▶ **Directions for this task**
Only the lines holding "Vietnam" are wanted; find them in the listing and return each one.

Records to process START

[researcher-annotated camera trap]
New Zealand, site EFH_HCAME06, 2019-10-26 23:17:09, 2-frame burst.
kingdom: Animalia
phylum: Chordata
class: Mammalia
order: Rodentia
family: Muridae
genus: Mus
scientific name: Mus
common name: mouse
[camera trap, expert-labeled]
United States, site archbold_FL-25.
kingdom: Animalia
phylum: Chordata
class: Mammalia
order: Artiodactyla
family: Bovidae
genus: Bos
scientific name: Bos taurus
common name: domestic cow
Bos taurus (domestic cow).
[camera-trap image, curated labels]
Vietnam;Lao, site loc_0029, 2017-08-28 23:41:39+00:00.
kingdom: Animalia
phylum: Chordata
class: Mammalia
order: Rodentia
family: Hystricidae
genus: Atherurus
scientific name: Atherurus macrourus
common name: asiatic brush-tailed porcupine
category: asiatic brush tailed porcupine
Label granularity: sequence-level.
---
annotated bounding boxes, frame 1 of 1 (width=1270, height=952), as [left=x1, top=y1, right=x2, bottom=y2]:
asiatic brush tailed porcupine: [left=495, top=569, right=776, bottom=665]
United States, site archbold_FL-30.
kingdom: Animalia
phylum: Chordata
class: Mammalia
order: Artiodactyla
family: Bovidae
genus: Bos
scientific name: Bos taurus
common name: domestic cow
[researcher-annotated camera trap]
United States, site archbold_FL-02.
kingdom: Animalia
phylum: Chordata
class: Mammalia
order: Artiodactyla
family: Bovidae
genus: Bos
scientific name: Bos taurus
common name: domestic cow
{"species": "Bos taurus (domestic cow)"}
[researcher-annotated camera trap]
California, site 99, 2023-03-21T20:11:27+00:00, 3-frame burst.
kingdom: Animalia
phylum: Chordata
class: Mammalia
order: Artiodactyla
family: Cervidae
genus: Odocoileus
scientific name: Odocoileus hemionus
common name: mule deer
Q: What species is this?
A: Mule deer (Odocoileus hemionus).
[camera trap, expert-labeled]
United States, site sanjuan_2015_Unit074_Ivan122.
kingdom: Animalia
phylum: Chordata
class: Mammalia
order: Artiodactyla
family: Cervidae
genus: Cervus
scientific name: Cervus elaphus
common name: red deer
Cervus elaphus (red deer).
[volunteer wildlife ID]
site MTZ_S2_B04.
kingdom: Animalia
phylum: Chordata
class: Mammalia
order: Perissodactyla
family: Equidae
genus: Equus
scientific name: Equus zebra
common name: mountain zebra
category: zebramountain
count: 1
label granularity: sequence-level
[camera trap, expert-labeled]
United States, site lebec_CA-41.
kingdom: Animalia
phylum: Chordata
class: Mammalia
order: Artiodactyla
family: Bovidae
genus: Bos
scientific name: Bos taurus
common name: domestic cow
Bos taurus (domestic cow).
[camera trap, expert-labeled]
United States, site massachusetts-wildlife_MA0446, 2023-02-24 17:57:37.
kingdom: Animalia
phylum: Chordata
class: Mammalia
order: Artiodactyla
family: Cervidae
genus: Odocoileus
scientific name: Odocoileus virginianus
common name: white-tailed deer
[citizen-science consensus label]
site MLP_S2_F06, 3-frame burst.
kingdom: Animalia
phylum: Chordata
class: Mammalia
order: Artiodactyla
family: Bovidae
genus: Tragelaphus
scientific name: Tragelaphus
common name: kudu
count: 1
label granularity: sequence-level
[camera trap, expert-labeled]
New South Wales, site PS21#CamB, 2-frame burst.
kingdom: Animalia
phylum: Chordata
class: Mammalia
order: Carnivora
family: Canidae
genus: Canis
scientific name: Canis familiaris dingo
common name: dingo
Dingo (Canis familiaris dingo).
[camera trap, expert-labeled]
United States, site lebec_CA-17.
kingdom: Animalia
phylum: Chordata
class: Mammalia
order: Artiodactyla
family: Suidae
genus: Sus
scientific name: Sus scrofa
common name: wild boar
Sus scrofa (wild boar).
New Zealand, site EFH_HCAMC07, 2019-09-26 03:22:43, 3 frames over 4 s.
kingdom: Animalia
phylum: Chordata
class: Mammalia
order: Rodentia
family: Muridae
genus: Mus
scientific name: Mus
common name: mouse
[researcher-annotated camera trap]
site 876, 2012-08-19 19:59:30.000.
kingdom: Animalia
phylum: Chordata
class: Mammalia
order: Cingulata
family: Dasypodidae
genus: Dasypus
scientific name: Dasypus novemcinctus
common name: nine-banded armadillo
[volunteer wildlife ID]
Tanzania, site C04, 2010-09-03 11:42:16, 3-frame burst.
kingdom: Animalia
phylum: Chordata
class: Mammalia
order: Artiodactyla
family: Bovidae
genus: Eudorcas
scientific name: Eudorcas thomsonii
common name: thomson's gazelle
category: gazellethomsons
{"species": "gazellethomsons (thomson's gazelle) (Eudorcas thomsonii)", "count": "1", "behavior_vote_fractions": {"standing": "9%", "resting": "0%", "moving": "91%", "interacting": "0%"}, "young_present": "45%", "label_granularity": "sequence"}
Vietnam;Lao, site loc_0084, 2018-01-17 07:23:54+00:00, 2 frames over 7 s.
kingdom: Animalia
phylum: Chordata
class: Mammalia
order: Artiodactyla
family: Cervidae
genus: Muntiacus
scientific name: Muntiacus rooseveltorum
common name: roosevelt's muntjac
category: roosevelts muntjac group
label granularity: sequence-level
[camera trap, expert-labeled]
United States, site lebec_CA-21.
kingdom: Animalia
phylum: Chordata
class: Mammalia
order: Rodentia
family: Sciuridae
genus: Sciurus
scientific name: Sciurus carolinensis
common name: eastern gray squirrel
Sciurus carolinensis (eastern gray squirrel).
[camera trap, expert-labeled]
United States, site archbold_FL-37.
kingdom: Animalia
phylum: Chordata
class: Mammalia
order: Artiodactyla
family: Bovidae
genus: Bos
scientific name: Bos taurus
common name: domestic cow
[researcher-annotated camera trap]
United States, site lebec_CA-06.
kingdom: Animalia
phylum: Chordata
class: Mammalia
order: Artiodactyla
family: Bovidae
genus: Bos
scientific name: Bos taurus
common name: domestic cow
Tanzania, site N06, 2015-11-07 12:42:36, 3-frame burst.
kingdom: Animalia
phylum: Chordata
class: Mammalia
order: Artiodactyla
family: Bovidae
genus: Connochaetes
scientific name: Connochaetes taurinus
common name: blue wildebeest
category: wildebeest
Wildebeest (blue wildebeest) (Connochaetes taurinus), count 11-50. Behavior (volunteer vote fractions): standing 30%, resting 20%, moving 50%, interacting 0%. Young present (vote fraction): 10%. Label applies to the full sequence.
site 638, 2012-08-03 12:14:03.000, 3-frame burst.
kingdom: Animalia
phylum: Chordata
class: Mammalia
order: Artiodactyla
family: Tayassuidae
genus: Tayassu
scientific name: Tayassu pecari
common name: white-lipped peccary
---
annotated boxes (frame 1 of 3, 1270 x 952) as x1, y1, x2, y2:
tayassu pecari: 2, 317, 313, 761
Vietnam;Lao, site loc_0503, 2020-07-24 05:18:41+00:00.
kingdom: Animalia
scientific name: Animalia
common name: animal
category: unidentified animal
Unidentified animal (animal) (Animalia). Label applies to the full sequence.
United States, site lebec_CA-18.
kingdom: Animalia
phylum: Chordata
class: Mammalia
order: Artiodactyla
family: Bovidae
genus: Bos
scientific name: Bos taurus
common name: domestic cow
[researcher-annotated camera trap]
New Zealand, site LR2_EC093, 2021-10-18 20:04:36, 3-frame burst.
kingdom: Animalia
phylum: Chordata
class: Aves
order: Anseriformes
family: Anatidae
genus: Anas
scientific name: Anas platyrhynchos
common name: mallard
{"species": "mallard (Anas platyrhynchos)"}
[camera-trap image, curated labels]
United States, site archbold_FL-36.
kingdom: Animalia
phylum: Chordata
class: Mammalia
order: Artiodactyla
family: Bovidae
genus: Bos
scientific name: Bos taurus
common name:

Records to process END

▶ **Completed exercise**
Vietnam;Lao, site loc_0029, 2017-08-28 23:41:39+00:00.
Vietnam;Lao, site loc_0084, 2018-01-17 07:23:54+00:00, 2 frames over 7 s.
Vietnam;Lao, site loc_0503, 2020-07-24 05:18:41+00:00.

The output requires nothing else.